**Persyaratan:** Menurut teks tentang cara penunaian fidyah, dengan makanan apa Anas bin Malik memberi makan satu orang miskin setiap hari selama Ramadhan?

**Halaman:**
Cara Penunaian Fidyah
Fidyah dapat dilakukan dengan
menghidangkan menu makanan lengkap siap saji kepada sejumlah orang sesuai
jumlah hari yang ditinggalkan. Jika puasa yang ditinggalkannya selama tujuh
hari, maka ia harus memberi makan sebanyak tujuh orang miskin. Atau boleh juga
dengan memberi makan satu orang miskin selama tujuh hari. Menurut riwayat, Anas
bin Malik (sahabat Nabi Saw), ketika sudah tua renta (umur 110 tahun), beliau
tidak berpuasa, lalu beliau memberi makan satu orang miskin setiap hari (selama
Ramadhan) dengan makanan roti dan daging (Ibn ‘Asyur, al-Tahrir Wa
al-Tanwir, ll/166). Menurut Ibn Abbas, yang dimaksud dengan memberi makan
seorang miskin adalah memberi makan satu hari satu orang miskin seperti
biasanya ia (sendiri) makan (Abu al-Thib, Fath al-Bayan Fi Maqashid
al-Qur’an, I/365).

**Informasi yang Diberikan:**
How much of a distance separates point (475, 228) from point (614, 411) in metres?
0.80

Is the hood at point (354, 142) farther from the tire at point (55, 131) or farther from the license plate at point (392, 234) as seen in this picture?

**Jawaban Latihan:** Roti dan daging.